The Microsoft Security Response Center (MSRC) works to assess vulnerabilities that are externally reported to us as quickly as possible, but time can be lost if we have to confirm details of the repro steps or environment with the researcher to reproduce the vulnerability. Microsoft has made our “Time Travel Debugging” (TTD) tool publicly available to make it easy for security researchers to provide full repro, shortening investigations and potentially contributing to higher bounties (see “Report quality definitions for Microsoft’s Bug Bounty programs”). We use it internally, too—it has allowed us to find root cause for complex software issues in half the time it would take with a regular debugger.
If you’re wondering where you can get the TTD tool and how to use it, this blogpost is for you.
Understanding time travel debugging
Whether you call it “Timeless debugging”, “record-replay debugging”, “reverse-debugging”, or “time travel debugging”, it’s the same idea: the ability to record the execution of a program. Once you have this recording, you can navigate forward or backward, and you can share with colleagues. Even better, an execution trace is a deterministic recording; everybody looking at it sees the same behavior at the same time. When a developer receives a TTD trace, they do not even need to reproduce the issue to travel in the execution trace, they can just navigate through the trace file.

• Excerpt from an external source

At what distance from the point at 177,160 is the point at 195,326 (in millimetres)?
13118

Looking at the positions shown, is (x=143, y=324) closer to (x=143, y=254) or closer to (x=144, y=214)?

There are usually three key components associated to time travel debugging:
- A recorder that you can picture as a video camera,
- A trace file that you can picture as the recording file generated by the camera,
- A replayer that you can picture as a movie player.
Good ol’ debuggers
Debuggers aren’t new, and the process of debugging an issue has not drastically changed for decades. The process typically works like this:
- Observing the behavior under a debugger. In this step, you recreate an environment like that of the finder of the bug. It can be as easy as running a simple proof-of-concept program on your machine and observing a bug-check, or it can be as complex as setting up an entire infrastructure with specific software configurations just to be able to exercise the code at fault. And that’s if the bug report is accurate and detailed enough to properly set up the environment.
- Understanding why the issue happened. This is where the debugger comes in. What you expect of a debugger regardless of architectures and platforms is to be able to precisely control the execution of your target (stepping-over, stepping-in at various granularity level: instruction, source-code line), setting breakpoints, editing the memory as well as editing the processor context. This basic set of features enables you to get the job done. The cost is usually high though. A lot of reproducing the issue over and over, a lot of stepping-in and a lot of “Oops… I should not have stepped-over, let’s restart”. Wasteful and inefficient.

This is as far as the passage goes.